- **Exercise input**
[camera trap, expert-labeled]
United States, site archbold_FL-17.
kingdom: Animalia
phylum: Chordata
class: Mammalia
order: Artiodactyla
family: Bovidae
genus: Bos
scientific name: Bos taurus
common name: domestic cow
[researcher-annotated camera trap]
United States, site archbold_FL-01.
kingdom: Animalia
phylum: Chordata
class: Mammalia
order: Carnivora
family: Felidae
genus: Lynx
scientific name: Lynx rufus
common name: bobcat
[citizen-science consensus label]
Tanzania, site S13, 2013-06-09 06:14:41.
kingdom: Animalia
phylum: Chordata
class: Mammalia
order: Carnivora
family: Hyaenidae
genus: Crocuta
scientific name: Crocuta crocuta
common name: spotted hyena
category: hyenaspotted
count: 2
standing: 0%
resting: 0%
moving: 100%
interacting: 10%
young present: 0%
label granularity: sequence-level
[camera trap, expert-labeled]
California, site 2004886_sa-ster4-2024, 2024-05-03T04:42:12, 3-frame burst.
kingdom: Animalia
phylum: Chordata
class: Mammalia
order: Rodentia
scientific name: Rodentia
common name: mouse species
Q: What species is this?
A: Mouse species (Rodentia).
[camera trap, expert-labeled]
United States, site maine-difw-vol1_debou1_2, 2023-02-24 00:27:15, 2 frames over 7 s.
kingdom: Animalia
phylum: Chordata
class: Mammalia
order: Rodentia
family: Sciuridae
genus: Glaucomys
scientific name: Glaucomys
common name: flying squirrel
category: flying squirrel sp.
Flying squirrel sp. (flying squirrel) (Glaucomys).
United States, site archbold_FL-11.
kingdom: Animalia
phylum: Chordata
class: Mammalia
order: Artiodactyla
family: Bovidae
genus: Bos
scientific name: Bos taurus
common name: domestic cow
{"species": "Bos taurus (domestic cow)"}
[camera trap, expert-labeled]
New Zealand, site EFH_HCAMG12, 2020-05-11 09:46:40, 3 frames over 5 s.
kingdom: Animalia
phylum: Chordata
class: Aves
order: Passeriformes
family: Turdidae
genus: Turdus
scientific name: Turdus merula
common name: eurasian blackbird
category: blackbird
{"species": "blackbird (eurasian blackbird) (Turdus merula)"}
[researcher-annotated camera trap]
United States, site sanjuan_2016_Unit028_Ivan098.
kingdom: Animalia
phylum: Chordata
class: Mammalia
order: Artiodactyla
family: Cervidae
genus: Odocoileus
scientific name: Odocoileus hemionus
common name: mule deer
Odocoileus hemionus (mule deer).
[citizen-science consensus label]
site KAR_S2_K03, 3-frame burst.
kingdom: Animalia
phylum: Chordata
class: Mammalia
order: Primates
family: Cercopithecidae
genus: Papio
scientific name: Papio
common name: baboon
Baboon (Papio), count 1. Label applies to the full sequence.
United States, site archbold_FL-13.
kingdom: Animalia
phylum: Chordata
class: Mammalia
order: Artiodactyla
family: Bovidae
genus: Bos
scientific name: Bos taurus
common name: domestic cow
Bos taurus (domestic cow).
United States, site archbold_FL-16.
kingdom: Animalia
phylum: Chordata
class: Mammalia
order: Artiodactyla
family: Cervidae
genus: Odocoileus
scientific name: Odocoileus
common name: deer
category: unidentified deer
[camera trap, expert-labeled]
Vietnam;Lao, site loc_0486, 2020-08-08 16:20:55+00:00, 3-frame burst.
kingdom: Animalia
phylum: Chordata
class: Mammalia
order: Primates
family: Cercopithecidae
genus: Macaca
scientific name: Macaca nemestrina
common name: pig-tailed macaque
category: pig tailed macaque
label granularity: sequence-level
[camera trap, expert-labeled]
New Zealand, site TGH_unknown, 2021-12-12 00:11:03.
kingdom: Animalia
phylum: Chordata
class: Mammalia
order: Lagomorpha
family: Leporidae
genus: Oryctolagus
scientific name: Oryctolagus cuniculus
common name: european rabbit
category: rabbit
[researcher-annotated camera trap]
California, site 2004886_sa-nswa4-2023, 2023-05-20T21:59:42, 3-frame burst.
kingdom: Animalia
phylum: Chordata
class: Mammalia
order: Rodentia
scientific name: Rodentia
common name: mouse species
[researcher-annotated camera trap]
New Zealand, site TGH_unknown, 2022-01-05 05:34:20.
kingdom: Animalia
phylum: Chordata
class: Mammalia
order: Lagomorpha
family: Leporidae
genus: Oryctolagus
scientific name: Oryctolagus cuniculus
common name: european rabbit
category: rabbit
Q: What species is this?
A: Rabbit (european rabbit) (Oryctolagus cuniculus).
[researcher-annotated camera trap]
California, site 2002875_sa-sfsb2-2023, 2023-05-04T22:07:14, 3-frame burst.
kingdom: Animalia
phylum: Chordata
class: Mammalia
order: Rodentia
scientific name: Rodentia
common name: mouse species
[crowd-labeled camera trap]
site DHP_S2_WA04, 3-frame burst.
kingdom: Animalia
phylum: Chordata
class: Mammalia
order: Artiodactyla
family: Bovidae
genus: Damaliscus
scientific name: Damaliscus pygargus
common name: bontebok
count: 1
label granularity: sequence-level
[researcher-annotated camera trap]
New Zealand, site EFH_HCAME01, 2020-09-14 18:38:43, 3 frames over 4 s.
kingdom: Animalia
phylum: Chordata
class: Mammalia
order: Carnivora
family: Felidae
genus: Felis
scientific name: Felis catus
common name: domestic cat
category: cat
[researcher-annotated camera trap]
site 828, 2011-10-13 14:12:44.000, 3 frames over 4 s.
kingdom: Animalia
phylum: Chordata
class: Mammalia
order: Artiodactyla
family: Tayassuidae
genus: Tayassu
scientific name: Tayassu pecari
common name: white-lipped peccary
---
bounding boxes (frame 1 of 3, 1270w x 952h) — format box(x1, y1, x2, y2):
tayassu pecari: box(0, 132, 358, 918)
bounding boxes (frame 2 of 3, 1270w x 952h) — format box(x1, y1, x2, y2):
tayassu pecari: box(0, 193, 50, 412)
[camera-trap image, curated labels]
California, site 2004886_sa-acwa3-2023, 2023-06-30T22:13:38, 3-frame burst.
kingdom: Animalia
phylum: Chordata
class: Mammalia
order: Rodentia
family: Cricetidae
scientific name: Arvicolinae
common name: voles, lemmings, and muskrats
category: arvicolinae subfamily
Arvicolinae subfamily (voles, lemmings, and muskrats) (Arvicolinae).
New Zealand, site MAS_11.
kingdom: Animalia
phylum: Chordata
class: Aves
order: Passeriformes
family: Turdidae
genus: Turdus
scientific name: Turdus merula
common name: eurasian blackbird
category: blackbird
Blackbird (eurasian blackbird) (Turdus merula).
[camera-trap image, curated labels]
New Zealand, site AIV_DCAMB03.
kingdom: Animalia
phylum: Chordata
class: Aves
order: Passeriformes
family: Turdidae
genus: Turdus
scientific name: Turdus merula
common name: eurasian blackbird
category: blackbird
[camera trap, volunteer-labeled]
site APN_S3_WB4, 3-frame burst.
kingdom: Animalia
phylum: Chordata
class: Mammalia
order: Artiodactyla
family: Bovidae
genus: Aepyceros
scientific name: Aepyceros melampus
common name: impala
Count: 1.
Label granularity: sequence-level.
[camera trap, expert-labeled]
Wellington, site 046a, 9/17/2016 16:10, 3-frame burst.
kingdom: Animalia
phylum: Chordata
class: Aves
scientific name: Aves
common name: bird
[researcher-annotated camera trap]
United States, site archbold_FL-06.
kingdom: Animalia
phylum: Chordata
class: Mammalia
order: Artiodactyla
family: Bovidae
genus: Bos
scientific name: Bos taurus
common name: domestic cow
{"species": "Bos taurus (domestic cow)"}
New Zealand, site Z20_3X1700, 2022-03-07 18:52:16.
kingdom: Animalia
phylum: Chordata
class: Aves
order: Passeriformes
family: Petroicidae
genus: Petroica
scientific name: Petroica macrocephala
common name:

- **What is expected**
Exactly the lines running from the top of the records to the line that contains "scientific name: Crocuta crocuta", inclusive, must be set down, and nothing more.

- **Response to this task**
[camera trap, expert-labeled]
United States, site archbold_FL-17.
kingdom: Animalia
phylum: Chordata
class: Mammalia
order: Artiodactyla
family: Bovidae
genus: Bos
scientific name: Bos taurus
common name: domestic cow
[researcher-annotated camera trap]
United States, site archbold_FL-01.
kingdom: Animalia
phylum: Chordata
class: Mammalia
order: Carnivora
family: Felidae
genus: Lynx
scientific name: Lynx rufus
common name: bobcat
[citizen-science consensus label]
Tanzania, site S13, 2013-06-09 06:14:41.
kingdom: Animalia
phylum: Chordata
class: Mammalia
order: Carnivora
family: Hyaenidae
genus: Crocuta
scientific name: Crocuta crocuta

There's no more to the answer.